La perception que j'en ai est certainement très éloignée de celle qu'en ont mes patients.

Les configurations des différents cabinets que j'ai fréquentés pendant mes années de remplacements m'ont permises de comprendre l'importance de cette pièce et de ce qui peut bien s'y passer.

Une bonne matinée de consultation sur rendez-vous, celle qui se passe bien, où les actes se suivent avec une certaine fluidité, se repère au vide de la salle d'attente. Les patients arrivent à l'heure, sont pris en charge à l'heure, la salle est vide. Il arrivent que certains fassent la remarque: "c'est calme, aujourd'hui, il n'y a personne!". En fait, pas du tout, les consultations se déroulent sans trop de grain de sable, j'enchaîne avec un rythme pendulaire et je suis à l'heure, ce n'est pas la même chose.

Si l'on reçoit sans rendez-vous, la salle d'attente est un incontournable. Les patients s'attendent à y stationner à durée indéterminée et s'organisent.

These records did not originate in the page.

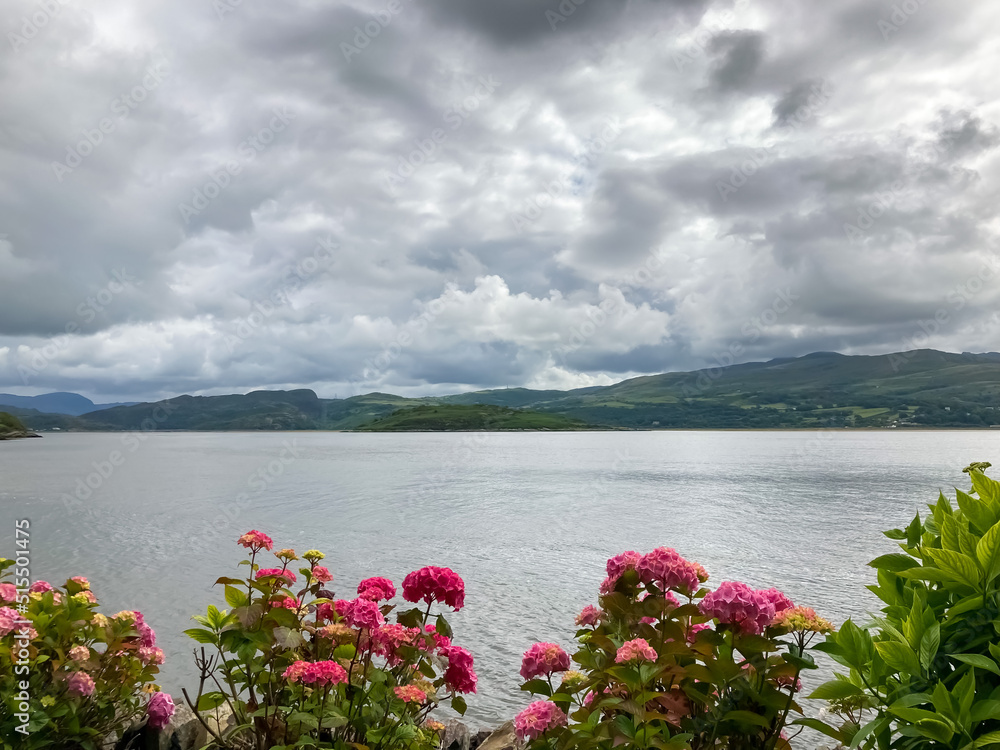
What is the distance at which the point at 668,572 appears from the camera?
4.96 m

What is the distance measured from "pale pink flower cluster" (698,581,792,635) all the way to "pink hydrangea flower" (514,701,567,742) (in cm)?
186

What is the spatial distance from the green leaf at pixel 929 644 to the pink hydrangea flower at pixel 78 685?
23.5 ft

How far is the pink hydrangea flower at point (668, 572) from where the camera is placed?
4965 millimetres

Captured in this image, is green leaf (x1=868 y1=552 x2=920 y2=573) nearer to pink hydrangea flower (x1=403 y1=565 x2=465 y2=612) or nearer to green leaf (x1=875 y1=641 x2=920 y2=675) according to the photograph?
green leaf (x1=875 y1=641 x2=920 y2=675)

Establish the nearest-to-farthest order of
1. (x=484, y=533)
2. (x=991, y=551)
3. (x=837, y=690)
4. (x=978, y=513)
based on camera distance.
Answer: (x=991, y=551) < (x=978, y=513) < (x=837, y=690) < (x=484, y=533)

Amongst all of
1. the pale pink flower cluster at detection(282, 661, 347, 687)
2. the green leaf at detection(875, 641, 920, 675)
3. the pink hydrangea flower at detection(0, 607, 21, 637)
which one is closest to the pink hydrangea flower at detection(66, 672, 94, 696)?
the pink hydrangea flower at detection(0, 607, 21, 637)

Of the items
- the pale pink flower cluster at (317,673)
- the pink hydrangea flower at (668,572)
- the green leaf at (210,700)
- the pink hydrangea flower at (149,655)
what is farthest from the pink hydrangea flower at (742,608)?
the pink hydrangea flower at (149,655)

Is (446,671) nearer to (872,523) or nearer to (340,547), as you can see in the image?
(340,547)

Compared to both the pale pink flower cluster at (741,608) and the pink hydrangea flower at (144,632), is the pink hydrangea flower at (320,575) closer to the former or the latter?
the pink hydrangea flower at (144,632)

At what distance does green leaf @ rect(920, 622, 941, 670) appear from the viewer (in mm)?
2791

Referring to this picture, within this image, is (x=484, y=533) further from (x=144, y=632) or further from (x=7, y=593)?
(x=7, y=593)

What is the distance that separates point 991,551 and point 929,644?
53cm

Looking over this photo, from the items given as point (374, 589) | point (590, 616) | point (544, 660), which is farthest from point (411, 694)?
point (590, 616)

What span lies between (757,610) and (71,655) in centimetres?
654
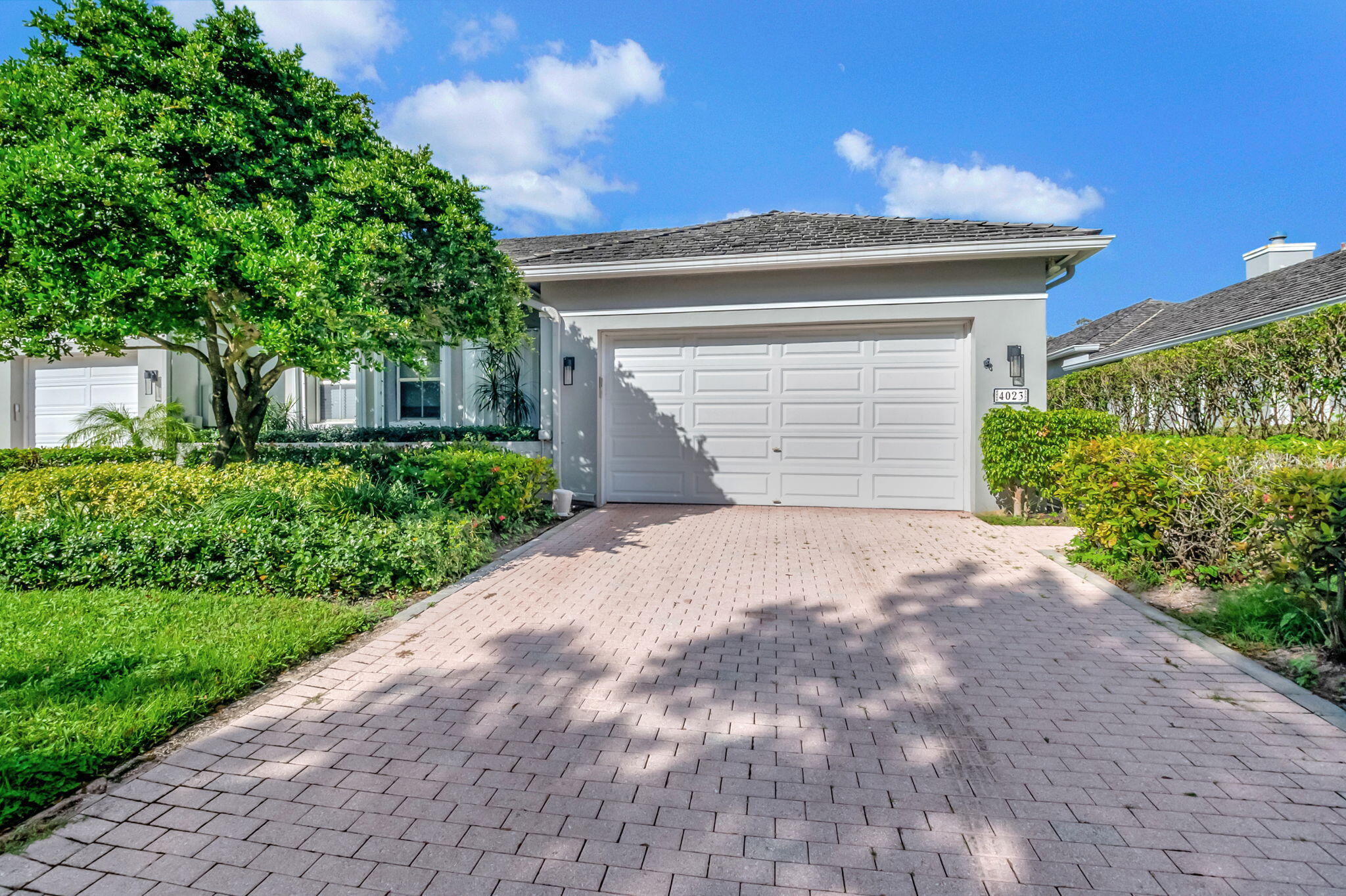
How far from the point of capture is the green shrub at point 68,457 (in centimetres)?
1038

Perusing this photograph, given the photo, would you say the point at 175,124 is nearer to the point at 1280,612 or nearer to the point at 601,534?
the point at 601,534

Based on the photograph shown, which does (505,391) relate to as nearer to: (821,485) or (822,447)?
(822,447)

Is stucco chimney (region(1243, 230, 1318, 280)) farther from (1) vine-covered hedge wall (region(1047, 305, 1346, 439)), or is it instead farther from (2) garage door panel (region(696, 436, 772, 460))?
(2) garage door panel (region(696, 436, 772, 460))

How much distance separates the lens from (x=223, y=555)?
4957 millimetres

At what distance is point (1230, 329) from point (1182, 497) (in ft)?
38.7

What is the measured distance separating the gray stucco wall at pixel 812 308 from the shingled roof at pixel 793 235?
1.14 ft

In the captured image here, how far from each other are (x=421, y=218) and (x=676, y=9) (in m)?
5.06

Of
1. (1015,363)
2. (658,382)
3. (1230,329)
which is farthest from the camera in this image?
(1230,329)

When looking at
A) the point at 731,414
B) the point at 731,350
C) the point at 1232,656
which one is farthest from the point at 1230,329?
the point at 1232,656

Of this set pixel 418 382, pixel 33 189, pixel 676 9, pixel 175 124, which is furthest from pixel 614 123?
pixel 33 189

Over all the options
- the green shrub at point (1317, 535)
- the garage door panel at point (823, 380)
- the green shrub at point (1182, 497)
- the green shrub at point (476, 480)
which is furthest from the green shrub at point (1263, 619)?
the green shrub at point (476, 480)

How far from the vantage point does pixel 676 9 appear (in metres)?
8.71

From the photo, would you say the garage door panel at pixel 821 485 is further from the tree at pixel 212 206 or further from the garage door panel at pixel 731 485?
the tree at pixel 212 206

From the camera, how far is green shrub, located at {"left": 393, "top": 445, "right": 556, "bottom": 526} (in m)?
6.98
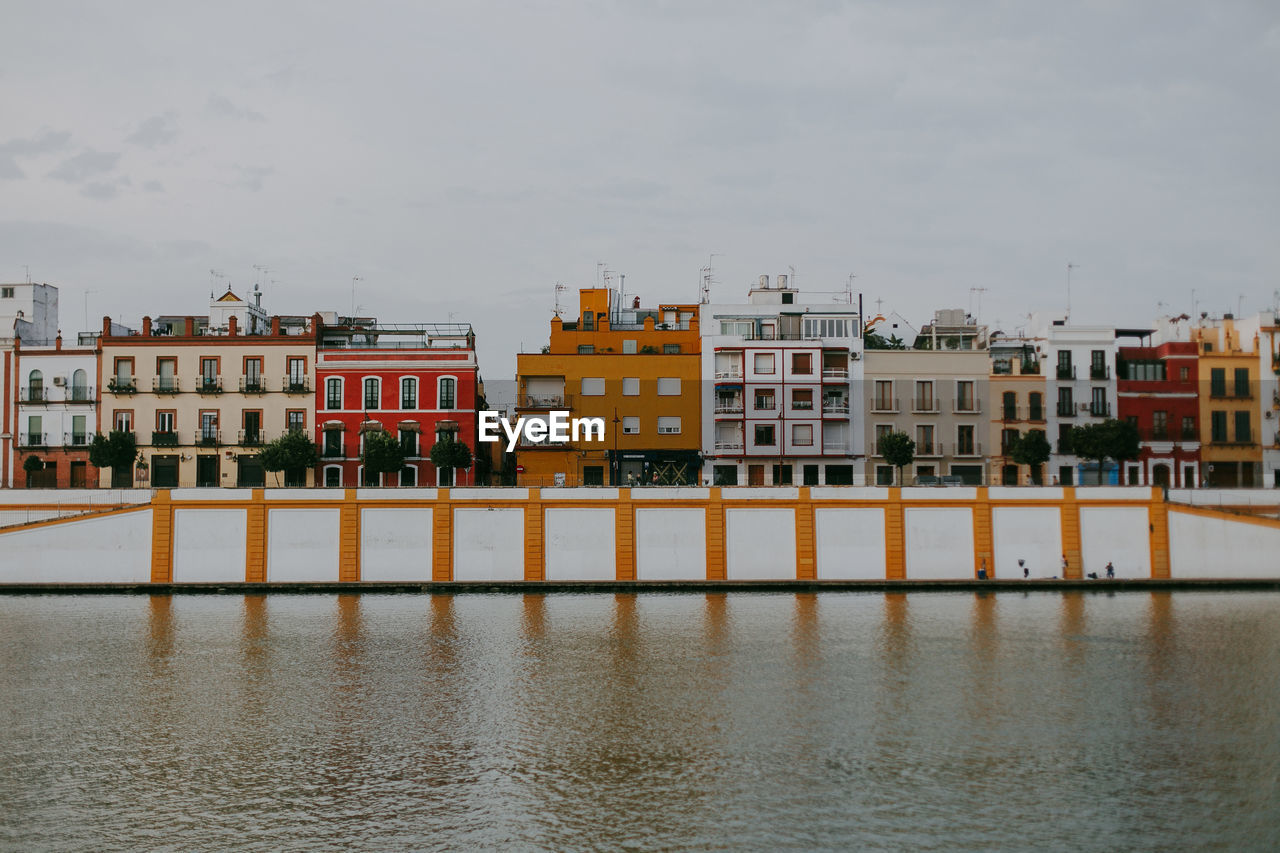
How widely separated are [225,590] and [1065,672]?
3553 centimetres

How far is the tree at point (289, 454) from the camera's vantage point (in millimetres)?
60281

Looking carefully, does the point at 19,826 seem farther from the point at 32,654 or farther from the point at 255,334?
the point at 255,334

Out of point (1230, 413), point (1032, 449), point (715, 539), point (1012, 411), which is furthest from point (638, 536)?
point (1230, 413)

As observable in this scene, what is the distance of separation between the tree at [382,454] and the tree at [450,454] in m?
1.92

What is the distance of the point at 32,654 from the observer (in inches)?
1404

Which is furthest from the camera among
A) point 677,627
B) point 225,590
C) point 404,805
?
point 225,590

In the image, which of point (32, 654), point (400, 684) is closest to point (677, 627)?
point (400, 684)

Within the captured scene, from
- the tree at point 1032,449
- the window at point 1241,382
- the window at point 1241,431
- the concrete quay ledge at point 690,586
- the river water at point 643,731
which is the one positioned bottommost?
the river water at point 643,731

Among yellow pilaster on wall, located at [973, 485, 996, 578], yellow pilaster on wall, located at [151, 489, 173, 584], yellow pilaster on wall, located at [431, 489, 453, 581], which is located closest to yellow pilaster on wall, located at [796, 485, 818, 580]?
yellow pilaster on wall, located at [973, 485, 996, 578]

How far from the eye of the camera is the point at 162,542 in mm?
49844

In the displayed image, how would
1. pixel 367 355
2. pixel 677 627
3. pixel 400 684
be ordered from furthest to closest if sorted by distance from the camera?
pixel 367 355, pixel 677 627, pixel 400 684

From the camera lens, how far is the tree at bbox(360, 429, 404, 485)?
199ft

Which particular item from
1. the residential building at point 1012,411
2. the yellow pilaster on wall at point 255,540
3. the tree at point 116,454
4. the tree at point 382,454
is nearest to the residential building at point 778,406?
the residential building at point 1012,411

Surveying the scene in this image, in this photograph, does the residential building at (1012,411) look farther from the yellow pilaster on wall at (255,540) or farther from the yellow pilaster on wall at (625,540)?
the yellow pilaster on wall at (255,540)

Dans l'un des cabinets où je remplaçais, j'avais remarqué que certains vendredis, un sur quatre en fait, la salle d'attente était particulièrement pleine l'après-midi, et même bruyante. L'isolation phonique n'était pas optimale dans ce cabinet, et j'entendais depuis le bureau un brouhaha permanent parfois entrecoupé de vagues de rires. C'était un peu gênant pour travailler, mais je me disais qu'au moins le bruit de fond à l'extérieur masquait ce qui pouvait éventuellement être entendu venant de l'intérieur, et d'autre part, je préférais une ambiance plutôt détendue et bon-enfant. J'avais remarqué aussi que ces vendredis là, la salle d'attente ne désemplissait pas de l'après-midi, ce qui était un peu épuisant et anxiogène pour moi. La première fois, j'ai été surprise de voir la salle se vider d'un coup pendant une consultation en fin d'après-midi. Je n'avais pas été suffisamment physionomiste pour remarquer que les patients retournaient en salle d'attente après la consultation pour profiter de l'ambiance. En fait, le dernier patient, un homme âgé très avenant, avait été musicien de bal, et gardait de ce métier une grande verve et un talent pour l'animation. Nombreux de ses admirateurs se débrouillaient pour faire coïncider leur renouvellement de traitement avec le sien et passer un bon moment en salle d'attente. Une fois l'animateur dans mon bureau, ils repartaient tous à leurs occupations.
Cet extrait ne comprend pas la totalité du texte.